-- AUSZUG --
:::::

Vor über vier Jahren sagte finews.ch der Banken-App Twint ein Scheitern voraus. Twint ist inzwischen eine Super-App – für Schweizer Verhältnisse. Als Nutzer lernt man eben dazu. Aber auch Twint muss noch lernen.

«Ich werde Twint nicht mehr benutzen», schrieb ich im Sommer 2017 kurz nach dem Neustart der Schweizer Bezahl-App auf finews.ch. Ein gescheiterter Bezahlversuch beim Coop hatte meinen ganzen Goodwill von Beginn weg zerstört.

Meine Prognose lautete damals, dass Twint den Wettstreit mit Apple Pay als digitale und kontaktlose Bezahlfunktion verlieren werde. Bis auf wenige Funktionen wie die Peer-to-Peer-Bezahlung biete Twint keine Vorteile, Twint sei nicht sonderlich nutzerfreundlich, werde es nicht schaffen, einen Netzwerkeffekt herzustellen, und der grösste Nachteil von Twint im Vergleich zu internationalen Bezahl-Apps sei die Beschränkung auf den Schweizer Markt.

:::::

Zeilen aus einem räumlichen Fragensatz
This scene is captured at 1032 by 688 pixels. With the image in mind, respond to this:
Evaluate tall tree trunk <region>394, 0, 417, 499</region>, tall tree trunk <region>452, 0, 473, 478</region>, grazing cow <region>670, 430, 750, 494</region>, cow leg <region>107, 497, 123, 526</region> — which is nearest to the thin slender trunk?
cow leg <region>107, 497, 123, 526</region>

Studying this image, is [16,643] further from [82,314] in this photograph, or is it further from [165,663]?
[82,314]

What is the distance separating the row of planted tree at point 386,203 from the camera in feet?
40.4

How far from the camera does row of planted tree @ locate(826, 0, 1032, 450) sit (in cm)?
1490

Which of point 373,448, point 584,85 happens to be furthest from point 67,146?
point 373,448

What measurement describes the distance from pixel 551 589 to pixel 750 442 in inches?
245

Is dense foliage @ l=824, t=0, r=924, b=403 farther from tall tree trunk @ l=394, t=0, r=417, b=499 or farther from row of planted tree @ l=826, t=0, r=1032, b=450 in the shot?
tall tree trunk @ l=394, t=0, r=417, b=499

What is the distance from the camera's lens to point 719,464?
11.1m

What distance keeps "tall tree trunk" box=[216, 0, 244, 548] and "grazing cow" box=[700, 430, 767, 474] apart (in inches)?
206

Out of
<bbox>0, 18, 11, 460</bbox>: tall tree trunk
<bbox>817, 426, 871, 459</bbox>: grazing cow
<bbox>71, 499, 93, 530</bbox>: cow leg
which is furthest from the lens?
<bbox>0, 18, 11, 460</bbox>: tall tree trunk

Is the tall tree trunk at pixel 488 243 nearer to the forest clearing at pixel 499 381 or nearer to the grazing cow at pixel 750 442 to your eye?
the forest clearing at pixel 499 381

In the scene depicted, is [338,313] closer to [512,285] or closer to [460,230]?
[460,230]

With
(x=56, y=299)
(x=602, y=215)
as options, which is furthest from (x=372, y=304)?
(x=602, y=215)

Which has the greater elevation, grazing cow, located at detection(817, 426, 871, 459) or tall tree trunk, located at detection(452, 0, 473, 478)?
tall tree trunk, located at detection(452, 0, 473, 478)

:::::

-- AUFGABEN --
(A) Welche Einschätzungen zu Twint zählt der Auszug im Satz nach der Prognose zum Wettstreit mit Apple Pay auf? Nenne alle.
(B) Trage alle Zeilen oben zusammen, in denen die Zeichenfolge "region" vorkommt.

-- ANTWORTEN JE AUFGABE --
(A)
- Bis auf wenige Funktionen wie die Peer-to-Peer-Bezahlung biete Twint keine Vorteile.
- Twint sei nicht sonderlich nutzerfreundlich.
- Twint werde es nicht schaffen, einen Netzwerkeffekt herzustellen.
- Der grösste Nachteil von Twint im Vergleich zu internationalen Bezahl-Apps sei die Beschränkung auf den Schweizer Markt.

(B)
Evaluate tall tree trunk <region>394, 0, 417, 499</region>, tall tree trunk <region>452, 0, 473, 478</region>, grazing cow <region>670, 430, 750, 494</region>, cow leg <region>107, 497, 123, 526</region> — which is nearest to the thin slender trunk?
cow leg <region>107, 497, 123, 526</region>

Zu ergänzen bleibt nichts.